Los Angeles Lakers: Phil Jackson Needs to Retire
I’m writing this in the first quarter of tonight’s Lakers-Rockets game six with the Rockets up 13-1.
Time has passed Phil Jackson by. This team is not the Chicago Bulls. It is not even the Lakers team of 1999-2002. Jackson can no longer sit on the bench and watch as his team goes 12 points in the hole.
He needed to call timeout when the score was 6-0 or 8-1, tops. But when he lets the Rockets get 12 points ahead like he did on Sunday, his team is too far out of rhythm to get it back.

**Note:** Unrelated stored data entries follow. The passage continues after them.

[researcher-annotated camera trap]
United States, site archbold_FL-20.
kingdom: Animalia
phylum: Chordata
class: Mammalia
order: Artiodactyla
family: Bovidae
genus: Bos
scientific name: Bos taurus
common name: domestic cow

They will be fighting an uphill battle for the rest of the game. He also needs to make a substitution early. The score is now 21-3. Jackson has called just one timeout, and Derek Fisher is still in the game. Why?
Fisher is just loping along and taking wild three-point shots or passing off to Kobe Bryant who then takes wild three-point shots.
Wasn’t the game plan to work the ball inside, where the Lakers have size?
Does Jackson have a problem communicating this to his players? Or does he have a problem benching them, even Kobe Bryant, if they don’t carry it out?
I have been critical of the Lakers and Jackson for the last part of the season, and rightly so. If Jackson cannot energize his team, then who can?